[Conference] Frontiers of Research in Speech and Music (FRSM), Rourkela, India, December 2017
Arun Baby, Jeena Prakash and Hema A Murthy
Building speech synthesis systems for Indian languages is challenging owing to the fact that digital resources for Indian languages are hardly available. Vocabulary independent speech synthesis requires that a given text is split at the level of the smallest sound unit, namely, phone. The waveforms or models of phones are concatenated to produce speech. The waveforms corresponding to that of the phones are obtained manually (listening and marking), when digital resources are scarce. Manually labeling of data can lead to inconsistencies as the duration of phonemes can be as short as 10ms. The most common approach to automatic segmentation of speech is, to perform forced alignment using monophone HMM models that have been obtained using embedded re-estimation after flat start initialization.

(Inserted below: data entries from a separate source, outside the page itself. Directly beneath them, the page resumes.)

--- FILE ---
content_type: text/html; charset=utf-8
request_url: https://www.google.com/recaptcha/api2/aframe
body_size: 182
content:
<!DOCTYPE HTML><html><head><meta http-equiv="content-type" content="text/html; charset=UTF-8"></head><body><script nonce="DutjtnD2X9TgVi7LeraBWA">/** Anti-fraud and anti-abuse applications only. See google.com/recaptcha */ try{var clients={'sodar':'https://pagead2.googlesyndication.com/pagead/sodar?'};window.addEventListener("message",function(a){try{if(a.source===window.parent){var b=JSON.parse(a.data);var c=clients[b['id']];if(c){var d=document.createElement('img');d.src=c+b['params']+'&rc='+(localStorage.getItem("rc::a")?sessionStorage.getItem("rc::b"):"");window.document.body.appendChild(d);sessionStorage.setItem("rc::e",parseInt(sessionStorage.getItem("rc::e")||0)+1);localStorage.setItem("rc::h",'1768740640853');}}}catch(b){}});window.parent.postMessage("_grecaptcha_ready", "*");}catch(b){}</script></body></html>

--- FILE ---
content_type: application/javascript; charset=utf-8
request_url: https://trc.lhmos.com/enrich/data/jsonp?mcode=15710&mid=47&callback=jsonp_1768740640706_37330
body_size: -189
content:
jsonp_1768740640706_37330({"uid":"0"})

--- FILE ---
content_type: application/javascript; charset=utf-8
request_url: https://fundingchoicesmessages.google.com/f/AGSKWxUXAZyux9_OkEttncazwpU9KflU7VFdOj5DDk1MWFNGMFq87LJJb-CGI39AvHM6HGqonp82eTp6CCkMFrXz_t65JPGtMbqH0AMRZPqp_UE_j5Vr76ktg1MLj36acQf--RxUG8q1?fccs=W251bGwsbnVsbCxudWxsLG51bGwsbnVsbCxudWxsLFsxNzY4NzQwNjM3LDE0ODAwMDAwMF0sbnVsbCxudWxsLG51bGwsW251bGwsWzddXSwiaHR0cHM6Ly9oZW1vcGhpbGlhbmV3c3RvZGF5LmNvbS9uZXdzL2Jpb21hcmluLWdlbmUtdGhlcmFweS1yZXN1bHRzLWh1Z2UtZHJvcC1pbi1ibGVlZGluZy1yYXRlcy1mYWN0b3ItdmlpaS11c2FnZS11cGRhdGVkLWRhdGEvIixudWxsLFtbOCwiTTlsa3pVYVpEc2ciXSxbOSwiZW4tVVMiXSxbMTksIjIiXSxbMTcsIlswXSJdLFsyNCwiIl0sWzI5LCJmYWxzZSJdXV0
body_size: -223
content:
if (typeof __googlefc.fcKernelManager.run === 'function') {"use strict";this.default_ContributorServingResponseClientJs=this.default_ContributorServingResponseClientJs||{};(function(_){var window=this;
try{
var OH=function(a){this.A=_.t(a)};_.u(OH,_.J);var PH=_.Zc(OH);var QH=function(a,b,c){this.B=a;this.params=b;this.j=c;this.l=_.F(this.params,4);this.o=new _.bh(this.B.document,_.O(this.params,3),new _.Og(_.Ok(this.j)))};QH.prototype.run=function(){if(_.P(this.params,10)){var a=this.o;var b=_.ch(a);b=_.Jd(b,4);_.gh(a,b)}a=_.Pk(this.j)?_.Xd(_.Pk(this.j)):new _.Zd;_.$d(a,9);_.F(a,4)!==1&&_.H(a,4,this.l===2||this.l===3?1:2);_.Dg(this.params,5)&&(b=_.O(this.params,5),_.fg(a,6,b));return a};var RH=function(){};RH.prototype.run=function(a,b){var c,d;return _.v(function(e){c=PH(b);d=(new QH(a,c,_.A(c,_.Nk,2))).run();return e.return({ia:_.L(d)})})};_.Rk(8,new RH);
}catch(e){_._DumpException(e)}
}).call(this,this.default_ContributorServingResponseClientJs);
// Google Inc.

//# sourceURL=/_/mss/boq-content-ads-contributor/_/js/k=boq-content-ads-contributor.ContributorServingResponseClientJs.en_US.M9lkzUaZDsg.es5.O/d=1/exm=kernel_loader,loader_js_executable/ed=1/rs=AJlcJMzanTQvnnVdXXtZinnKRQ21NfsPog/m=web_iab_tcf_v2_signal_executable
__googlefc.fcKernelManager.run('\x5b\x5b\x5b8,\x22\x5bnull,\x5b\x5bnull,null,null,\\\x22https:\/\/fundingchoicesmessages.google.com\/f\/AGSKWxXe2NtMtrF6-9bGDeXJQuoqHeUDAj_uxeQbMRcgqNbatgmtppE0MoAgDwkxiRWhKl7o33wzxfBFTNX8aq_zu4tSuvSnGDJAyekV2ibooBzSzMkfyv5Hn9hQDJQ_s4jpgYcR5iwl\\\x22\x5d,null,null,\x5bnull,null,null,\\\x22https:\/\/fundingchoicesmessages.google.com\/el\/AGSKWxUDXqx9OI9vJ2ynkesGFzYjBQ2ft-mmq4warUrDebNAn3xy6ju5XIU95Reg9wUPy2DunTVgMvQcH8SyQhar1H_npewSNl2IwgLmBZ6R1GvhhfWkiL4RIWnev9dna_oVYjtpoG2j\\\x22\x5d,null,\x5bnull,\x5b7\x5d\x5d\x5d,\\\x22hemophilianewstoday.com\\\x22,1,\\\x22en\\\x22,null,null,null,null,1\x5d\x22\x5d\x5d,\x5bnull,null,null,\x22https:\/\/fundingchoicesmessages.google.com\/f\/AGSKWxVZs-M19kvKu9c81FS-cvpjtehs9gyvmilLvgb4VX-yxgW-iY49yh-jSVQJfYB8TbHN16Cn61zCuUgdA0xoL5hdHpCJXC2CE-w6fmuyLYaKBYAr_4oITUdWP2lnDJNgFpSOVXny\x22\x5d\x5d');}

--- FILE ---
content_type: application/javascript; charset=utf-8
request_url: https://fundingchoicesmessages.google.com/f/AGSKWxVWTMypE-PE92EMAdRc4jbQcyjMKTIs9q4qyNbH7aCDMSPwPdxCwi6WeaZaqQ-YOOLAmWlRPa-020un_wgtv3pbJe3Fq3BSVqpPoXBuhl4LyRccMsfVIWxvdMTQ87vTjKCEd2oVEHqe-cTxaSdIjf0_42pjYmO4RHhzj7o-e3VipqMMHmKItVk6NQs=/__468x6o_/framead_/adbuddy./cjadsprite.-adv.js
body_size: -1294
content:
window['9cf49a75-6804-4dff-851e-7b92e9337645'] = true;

These results are then used in a DNN/CNN framework to build better acoustic models for speech synthesis. Segmentation using this approach requires large amounts of data and does not work very well for low resource languages. To address the issue of paucity of data, signal processing cues are used. The final waveforms are then used in an HMM based statistical parametric synthesis framework to build speech synthesis systems for 5 Indian languages. Qualitative assessments indicate that there is a significant improvement in quality of synthesis.